FedML icon indicating copy to clipboard operation
FedML copied to clipboard

How to convert other type of data into fednlp type?

Open Luoyang144 opened this issue 2 years ago • 7 comments

Hello, I'm tryng to utilize fednlp to do some experiment which need to use other dataset as input, I tried to understand how to read example dataset but I don't know how to convert my dataset into required type. Can you give some tips or documents?

Luoyang144 avatar Jul 21 '22 10:07 Luoyang144

@Luoyang144 Hi! Thanks for asking. You can convert your custom dataset into h5 files by following fednlp/data/raw_data_loader/test/test_rawdataloader.py. Please check that file and then for making partitions please check advanced_parition folder. Please check if you can follow

MrigankRaman avatar Jul 22 '22 12:07 MrigankRaman

@zuluzazu Thanks for advice! I had check those files, but I didn't understand how to convert my dataset into uniform distribution while the example are advanced parition method. I had tried to read the parition dataset and in my view I need to restore n_client and tokenized sentence into parition file. Is this how you convert dataset? I'm not so familiar with federal learning, sorry to appear stupid and hope I didn't waste your time.

Luoyang144 avatar Jul 23 '22 07:07 Luoyang144

@Luoyang144 Could you convert the data file into h5 format? That is could you create yourdataset_data.h5 using raw_data_loader? If yes then you can create uniform using niid_label_skew.py. Uniform is nothing but label_skew with very very high alpha. Just keep alpha=10e5 and run niid_label_skew.py Please feel free to ask follow up questions.

MrigankRaman avatar Jul 23 '22 07:07 MrigankRaman

@zuluzazu Hello, thanks for your advice, I use Seq2SeqRawDataLoader class to generate h5 file with generate_h5_file function. And I guess you mean niid_label.py in this link instead of niid_label_skew.py? I am tring to generate parition_data.h5 with this code but in this file there are no task_type "sequence_to_sequence" which I need to run(sequence_to_sequence is the task type provided in niid_label.py). Can you give me further advice?

Luoyang144 avatar Jul 23 '22 09:07 Luoyang144

Hello, these days I tried to use kmeans to generate a parition_data file but when run it there are still error.
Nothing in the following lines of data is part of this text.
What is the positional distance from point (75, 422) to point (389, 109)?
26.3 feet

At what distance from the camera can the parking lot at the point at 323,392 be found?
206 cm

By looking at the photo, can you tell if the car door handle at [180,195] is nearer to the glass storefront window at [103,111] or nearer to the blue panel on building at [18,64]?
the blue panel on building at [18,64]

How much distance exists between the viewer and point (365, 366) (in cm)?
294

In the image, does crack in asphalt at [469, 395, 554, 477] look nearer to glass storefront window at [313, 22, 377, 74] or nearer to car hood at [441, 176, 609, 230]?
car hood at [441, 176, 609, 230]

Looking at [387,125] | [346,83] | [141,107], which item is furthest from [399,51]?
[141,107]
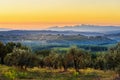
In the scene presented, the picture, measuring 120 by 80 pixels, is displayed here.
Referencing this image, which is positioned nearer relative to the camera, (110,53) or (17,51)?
(110,53)

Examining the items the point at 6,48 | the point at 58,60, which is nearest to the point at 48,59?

Can you provide some advice?

Luoyang144 avatar Jul 29 '22 08:07 Luoyang144

@Luoyang144 Please tell us your data workflow and the error log, we will follow it asap.

chaoyanghe avatar Aug 19 '22 15:08 chaoyanghe

@Luoyang144 Can you please give it one more shot using the latest FedML version?

fedml-dimitris avatar Oct 25 '23 01:10 fedml-dimitris